- _Set exercise_
Arrange the rows below as a Markdown table with two columns, Number and Row line. Put each line of text in its own table row, numbered from 1 in order, and leave out blank lines and the pictures.

--- Start Exercise material ---

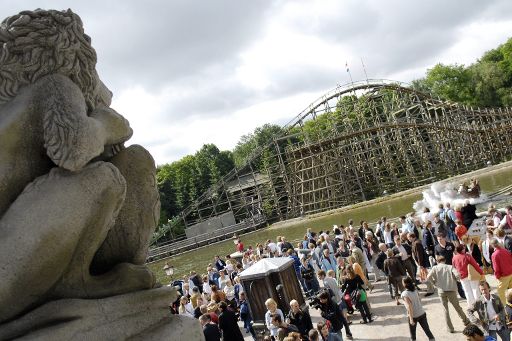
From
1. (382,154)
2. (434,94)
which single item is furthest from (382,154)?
(434,94)

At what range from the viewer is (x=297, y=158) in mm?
40094

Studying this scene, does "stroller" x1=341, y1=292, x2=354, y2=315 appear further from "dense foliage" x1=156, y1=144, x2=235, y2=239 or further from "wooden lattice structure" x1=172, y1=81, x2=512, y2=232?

--- End Exercise material ---

- _Solution for this exercise_
| Number | Row line |
|---|---|
| 1 | From |
| 2 | 1. (382,154) |
| 3 | 2. (434,94) |
| 4 | which single item is furthest from (382,154)? |
| 5 | (434,94) |
| 6 | At what range from the viewer is (x=297, y=158) in mm? |
| 7 | 40094 |
| 8 | Studying this scene, does "stroller" x1=341, y1=292, x2=354, y2=315 appear further from "dense foliage" x1=156, y1=144, x2=235, y2=239 or further from "wooden lattice structure" x1=172, y1=81, x2=512, y2=232? |